Feelings are particularly strong among participants in youth programs. At Kibbutz Ma’agan Michael on the Carmel coast, south of Haifa, some 100 individuals ranging in age from 18 to 25 who two months ago left behind families in a dozen different countries combine studying Hebrew with kibbutz work. Every day, they check their mailboxes with eager anticipation for parcels from home.

“It has been really important for me since I arrived to get packages,” said New Yorker Lana Raykin, 21. Limited to the kibbutz dining room for meals, she craves American tastes. “Some foods like Reese’s Peanut Butter Puffs, as well as some cosmetics, just aren’t available here. Now I’ll have to wait until a family friend comes to Israel to get anything.”

Shelly Morer, who moved to Jerusalem from Rochester, N.Y., has used an Internet chat room to call on Israelis from English-speaking countries to protest. She is urging them to bombard the IPC with e-mail protests.

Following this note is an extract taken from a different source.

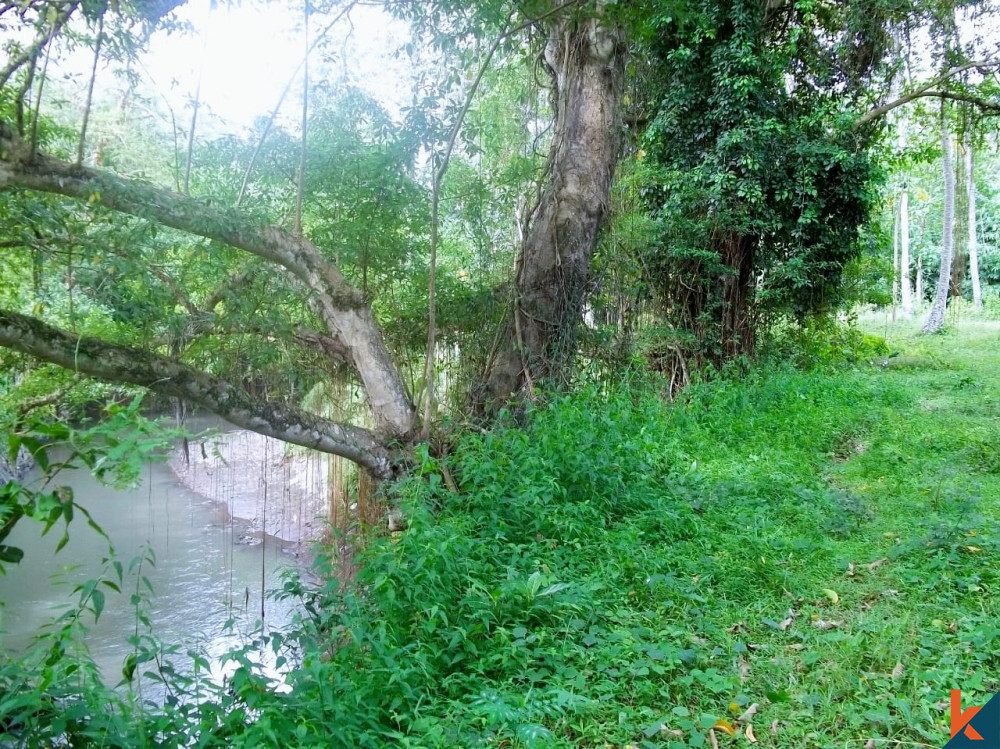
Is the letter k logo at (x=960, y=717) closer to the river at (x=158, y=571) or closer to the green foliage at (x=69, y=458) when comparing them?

“I would hope that by objecting, the postal authority and government would come to realize that the new fees being imposed are totally unreasonable and a particular hardship to olim [immigrants], most of whom have many family members abroad,” she told the Forward. “I would also hope that until these new fees are rescinded, people would use other services for sending packages whenever feasible.”

For academics like Menachem Fisch, a professor at Tel Aviv University, ordering books from America and Great Britain is a vital way of keeping up to date with the latest English-language research. “I order many books from Amazon, and I much oppose the fee,” he said. “If processing customs charges merits compensation, compensation should be sought from the customs authority, not from the recipient.”

Many English speakers do not have the language skills to navigate Israeli auction sites, and some believe things to be cheaper abroad, which had led to a growing number of eBay shoppers. “I buy all sorts this way, but it will no longer be worthwhile,” Morer said.

Israel’s trade union federation, the Histadrut, sympathizes with expatriates eager for their food parcels, books and auction-site bargains, but says the new fees are symptomatic of a bigger problem. The labor giant has long opposed privatization of mail services, claiming that essential services that do not make money will fall away. Spokesman Eyal Malma said that this announcement rings alarm bells as the first “proof of what we say.”

“This illustrates that privatization actually pushes prices up, not down,” he said. “The post office should be connected to the state and not the private sector. It is too important for privatization.”